Graded microstructure and mechanical properties of additive manufactured Ti–6Al–4V via electron beam melting

• Published in: Acta materialia Vol. 97; pp. 1 - 16
• Main Authors: Tan, Xipeng, Kok, Yihong, Tan, Yu Jun, Descoins, Marion, Mangelinck, Dominique, Tor, Shu Beng, Leong, Kah Fai, Chua, Chee Kai
• Format: Journal Article
• Language: English
• Published: Elsevier Ltd 01.09.2015
• Subjects: 3D printing; Atom probe tomography; Cellular; Construction; Electron beam melting; Gradient; Grains; Mechanical properties; Microstructure; Microstructure formation mechanism; Strain hardening; Titanium alloy; Titanium base alloys; Titanium alloy; Gradient; Microstructure formation mechanism; Electron beam melting; 3D printing; Atom probe tomography
• ISSN: 1359-6454; 1873-2453
• DOI: 10.1016/j.actamat.2015.06.036

[Display omitted] Electron beam melting (EBM®)-built Ti–6Al–4V has increasingly shown great potential for orthopedic implant and aerospace applications in recent years.

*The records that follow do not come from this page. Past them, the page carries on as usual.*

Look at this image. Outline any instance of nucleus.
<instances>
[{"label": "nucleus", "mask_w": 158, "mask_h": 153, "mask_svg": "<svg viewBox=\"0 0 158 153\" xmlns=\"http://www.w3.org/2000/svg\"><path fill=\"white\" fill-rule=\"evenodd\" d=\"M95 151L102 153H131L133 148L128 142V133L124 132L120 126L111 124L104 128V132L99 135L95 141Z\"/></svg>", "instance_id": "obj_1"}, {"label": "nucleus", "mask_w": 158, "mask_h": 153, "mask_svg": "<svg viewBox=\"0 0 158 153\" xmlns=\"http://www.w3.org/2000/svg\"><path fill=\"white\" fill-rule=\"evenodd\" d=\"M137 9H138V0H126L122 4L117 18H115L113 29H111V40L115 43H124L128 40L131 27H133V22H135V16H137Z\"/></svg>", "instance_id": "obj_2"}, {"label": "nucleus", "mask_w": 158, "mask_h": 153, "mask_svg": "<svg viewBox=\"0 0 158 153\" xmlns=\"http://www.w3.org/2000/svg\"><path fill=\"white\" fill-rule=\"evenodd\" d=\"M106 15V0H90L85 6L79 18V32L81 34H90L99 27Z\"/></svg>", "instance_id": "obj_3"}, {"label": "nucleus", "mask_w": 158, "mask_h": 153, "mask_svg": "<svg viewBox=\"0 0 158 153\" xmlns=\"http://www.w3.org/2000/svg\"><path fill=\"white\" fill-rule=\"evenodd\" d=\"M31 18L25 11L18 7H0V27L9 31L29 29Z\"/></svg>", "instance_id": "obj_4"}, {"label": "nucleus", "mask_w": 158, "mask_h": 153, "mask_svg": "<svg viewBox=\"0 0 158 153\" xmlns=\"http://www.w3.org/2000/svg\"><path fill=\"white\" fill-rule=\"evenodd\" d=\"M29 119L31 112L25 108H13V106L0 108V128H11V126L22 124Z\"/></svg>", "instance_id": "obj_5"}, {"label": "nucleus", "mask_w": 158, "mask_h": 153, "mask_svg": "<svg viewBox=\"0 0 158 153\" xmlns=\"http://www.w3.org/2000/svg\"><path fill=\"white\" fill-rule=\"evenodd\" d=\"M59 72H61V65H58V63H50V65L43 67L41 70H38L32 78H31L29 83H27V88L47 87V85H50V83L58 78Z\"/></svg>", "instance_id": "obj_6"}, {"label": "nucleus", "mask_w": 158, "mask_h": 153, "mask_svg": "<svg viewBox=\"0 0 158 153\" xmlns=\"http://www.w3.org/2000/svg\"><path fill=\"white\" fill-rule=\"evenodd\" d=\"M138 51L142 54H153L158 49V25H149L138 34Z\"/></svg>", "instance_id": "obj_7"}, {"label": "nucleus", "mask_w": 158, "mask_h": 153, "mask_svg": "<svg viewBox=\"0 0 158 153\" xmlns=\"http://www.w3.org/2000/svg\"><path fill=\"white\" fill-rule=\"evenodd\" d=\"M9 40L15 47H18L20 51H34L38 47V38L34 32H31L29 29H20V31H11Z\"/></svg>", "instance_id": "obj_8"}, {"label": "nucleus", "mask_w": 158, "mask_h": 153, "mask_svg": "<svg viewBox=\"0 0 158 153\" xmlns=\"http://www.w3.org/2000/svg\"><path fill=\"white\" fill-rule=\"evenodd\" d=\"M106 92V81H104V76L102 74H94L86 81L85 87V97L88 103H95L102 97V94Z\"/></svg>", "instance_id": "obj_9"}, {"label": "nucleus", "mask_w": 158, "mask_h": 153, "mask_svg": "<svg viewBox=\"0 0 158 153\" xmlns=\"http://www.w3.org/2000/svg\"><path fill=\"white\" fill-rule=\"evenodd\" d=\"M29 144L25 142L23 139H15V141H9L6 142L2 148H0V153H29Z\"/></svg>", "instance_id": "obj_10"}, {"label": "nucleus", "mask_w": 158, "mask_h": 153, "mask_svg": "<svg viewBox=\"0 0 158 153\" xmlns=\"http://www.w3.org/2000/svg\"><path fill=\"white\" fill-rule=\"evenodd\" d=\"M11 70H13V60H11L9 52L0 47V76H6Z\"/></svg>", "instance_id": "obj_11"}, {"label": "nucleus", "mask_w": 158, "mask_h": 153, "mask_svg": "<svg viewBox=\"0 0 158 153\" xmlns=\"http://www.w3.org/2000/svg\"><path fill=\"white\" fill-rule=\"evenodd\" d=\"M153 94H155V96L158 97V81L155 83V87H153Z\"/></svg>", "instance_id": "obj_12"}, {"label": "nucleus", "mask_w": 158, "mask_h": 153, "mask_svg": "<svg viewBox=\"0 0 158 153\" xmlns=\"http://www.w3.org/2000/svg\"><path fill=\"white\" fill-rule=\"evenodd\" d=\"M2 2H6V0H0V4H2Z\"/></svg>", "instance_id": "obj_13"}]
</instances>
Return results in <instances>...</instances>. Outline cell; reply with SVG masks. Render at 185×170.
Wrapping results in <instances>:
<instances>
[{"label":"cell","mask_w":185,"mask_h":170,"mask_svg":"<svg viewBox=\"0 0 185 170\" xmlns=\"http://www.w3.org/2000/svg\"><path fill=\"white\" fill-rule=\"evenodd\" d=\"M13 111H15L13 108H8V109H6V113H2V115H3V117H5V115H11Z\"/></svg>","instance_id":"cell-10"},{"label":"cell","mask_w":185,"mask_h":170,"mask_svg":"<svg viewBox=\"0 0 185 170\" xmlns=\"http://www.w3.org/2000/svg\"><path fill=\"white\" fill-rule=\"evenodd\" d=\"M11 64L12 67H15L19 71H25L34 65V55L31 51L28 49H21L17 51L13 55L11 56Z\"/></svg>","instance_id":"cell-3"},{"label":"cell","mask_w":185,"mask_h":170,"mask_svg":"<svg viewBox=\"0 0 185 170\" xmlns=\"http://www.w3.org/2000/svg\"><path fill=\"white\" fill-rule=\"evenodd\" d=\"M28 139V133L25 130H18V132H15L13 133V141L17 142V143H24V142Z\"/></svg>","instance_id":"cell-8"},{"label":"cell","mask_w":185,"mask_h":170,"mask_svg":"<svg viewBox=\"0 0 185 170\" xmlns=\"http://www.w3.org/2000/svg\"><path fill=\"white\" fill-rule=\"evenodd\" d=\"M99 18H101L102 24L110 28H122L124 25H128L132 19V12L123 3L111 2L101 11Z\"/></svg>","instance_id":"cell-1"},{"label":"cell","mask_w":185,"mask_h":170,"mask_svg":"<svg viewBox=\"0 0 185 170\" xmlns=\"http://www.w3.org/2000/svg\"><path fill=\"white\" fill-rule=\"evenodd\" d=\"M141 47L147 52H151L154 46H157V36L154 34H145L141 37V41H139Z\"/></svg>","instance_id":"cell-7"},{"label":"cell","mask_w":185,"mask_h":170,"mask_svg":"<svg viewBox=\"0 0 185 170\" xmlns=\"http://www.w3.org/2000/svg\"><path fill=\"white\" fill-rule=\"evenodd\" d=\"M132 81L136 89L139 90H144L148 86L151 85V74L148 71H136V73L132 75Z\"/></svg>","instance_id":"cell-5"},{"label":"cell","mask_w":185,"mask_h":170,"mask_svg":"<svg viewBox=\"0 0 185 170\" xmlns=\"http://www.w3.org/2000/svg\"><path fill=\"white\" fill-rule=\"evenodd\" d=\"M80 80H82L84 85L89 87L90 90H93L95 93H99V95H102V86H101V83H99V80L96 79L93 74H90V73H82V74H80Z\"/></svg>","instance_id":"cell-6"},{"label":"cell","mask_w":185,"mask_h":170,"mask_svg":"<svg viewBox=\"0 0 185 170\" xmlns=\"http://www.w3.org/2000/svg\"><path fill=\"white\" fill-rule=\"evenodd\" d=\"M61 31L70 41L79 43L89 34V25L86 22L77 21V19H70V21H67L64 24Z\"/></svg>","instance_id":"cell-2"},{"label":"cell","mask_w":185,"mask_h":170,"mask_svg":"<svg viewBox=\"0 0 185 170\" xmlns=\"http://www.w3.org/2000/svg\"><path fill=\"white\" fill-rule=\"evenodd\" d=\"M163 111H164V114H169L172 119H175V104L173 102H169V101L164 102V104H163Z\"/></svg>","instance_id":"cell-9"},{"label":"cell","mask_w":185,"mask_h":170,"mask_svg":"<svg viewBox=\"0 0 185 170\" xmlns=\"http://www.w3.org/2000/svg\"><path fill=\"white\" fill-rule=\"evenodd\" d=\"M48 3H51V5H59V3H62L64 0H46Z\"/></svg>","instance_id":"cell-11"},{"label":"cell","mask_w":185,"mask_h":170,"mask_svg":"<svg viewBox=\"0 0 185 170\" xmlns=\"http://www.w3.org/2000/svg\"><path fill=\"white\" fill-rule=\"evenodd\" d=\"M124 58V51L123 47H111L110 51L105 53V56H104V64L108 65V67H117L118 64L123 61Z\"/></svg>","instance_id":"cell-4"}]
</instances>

The microstructure and mechanical properties of EBM-built Ti–6Al–4V have been systematically investigated in this work. Its microstructure consists of columnar prior β grains delineated by wavy grain boundary α and transformed α/β structures with both cellular colony and basket-weave morphology as well as numerous singular α bulges within the prior β grains. The β phase is found to form as discrete flat rods embedded in continuous α phase and its volume fraction is determined to be ∼3.6%. Moreover, α′ martensite was not observed as it has decomposed into α and β phases. In particular, the α/β interface was studied in detail combined transmission electron microscopy with atom probe tomography. Of note is that graded Ti–6Al–4V microstructure i.e. both prior β grain width and β phase interspacing continuously increase with the build height, was observed, which mainly arises from the decreasing cooling rate. Furthermore, an increasingly pronounced strain hardening effect was also observed as the previously built layers undergo a longer annealing compared to the subsequent layers. As a result, graded mechanical properties of Ti–6Al–4V with degraded microhardness and tensile properties were found. A good agreement with the Hall–Petch relation indicates that the graded property takes place mainly due to the graded microstructure. In addition, this graded microstructure and mechanical properties were discussed based on a quantitative characterization.